TEXTAUSZUG:
Verkehr:Wie die Umgehungsstraße Forstinning verhindert werden könnte

Forstinning Protest gegen Ortsumfahrung.; Forstinning Demo

Eine Bürgerinitiative fordert, dass der Ebersberger Forst unangetastet bleibt. Ob die Argumente reichen, um den Bau der geplanten Umgehungsstraße in Forstinning zu verhindern, ist jedoch fraglich.

(Foto: Photographie Peter Hinz-Rosin)

Mit der Umfahrung Schwaberwegen könnte in Forstinning eine 30 Jahre alte Debatte enden. Die Chancen, das Projekt noch zu verhindern, sind zwar gering. Und doch gibt es Möglichkeiten.

Analyse von Korbinian Eisenberger, Forstinning

Die Demo am Samstag ließ tief blicken, warum die Gemeinde Forstinning beim Thema Umgehungsstraße entzweit ist. Warum die einen die Trasse als Angriff auf ihren Lebensraum sehen. Und warum den Anwohnern der viel befahrenen Hauptstraße die Umfahrung nicht schnell genug kommen kann.

(Auszüge aus einem Datensatz zum räumlichen Denken)
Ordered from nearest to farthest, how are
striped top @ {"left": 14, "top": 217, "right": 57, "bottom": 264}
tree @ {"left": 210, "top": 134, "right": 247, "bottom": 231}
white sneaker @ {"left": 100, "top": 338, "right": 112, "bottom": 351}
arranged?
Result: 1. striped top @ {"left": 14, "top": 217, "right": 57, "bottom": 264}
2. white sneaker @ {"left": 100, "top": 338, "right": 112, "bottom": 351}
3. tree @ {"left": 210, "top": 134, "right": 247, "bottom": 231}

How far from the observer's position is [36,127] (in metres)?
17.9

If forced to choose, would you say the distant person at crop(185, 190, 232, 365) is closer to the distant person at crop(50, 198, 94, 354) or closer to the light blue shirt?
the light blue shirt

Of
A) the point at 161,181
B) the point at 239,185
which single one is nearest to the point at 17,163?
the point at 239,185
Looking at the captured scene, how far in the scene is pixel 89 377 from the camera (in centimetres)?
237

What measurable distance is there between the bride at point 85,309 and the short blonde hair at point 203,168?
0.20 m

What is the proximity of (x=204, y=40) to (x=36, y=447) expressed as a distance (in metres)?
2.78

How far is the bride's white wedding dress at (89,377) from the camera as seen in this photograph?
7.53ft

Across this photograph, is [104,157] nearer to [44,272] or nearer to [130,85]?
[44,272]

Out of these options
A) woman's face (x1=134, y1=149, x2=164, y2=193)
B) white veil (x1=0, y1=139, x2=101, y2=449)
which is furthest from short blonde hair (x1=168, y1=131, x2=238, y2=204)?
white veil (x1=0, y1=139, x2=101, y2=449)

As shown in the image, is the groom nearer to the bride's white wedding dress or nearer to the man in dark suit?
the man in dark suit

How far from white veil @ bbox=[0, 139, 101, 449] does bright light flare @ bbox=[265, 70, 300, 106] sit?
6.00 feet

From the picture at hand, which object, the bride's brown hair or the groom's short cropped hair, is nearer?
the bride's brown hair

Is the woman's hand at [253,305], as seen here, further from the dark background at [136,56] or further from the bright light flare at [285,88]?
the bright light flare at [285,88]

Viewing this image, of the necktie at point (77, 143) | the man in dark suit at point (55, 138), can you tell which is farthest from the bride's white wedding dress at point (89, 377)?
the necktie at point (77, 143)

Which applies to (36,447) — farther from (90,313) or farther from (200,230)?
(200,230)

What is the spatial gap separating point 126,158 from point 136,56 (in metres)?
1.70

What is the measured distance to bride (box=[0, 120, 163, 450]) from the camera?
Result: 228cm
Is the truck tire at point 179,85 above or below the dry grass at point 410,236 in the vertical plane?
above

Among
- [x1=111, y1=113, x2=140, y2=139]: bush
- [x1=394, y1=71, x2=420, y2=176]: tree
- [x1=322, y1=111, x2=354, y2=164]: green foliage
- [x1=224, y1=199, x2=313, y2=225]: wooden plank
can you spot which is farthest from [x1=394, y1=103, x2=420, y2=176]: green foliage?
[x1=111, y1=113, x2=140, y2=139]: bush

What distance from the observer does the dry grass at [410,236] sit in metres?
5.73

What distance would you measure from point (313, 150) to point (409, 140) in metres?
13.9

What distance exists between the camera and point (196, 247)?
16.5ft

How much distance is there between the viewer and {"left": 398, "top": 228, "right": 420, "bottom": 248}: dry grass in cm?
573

AUFGABENSTELLUNG: Setze den Text über die geplante Umgehungsstraße in Forstinning im Anschluss an seinen letzten Satz fort.

ANTWORT:
Auf dem Waldweg am Ortseingang von Forstinning entlud sich vieles von dem, was sich über Jahre angestaut hat. Mittendrin stand SPD-Gemeinderat Karl Segerer, einer der dienstältesten Forstinninger Kommunalpolitiker. Der 72-Jährige kennt die Debatte, seit es sie gibt, er gab sich Mühe, die Fragen der Leute zu beantworten. Und doch blieb vieles offen an diesem Nachmittag. Etwa, welche Chancen das Unterfangen der Gegner hat, die Trasse in dieser Form zu verhindern. Oder - sieht man es von der anderen Seite - wie lange das Verkehrschaos im Ort noch andauert.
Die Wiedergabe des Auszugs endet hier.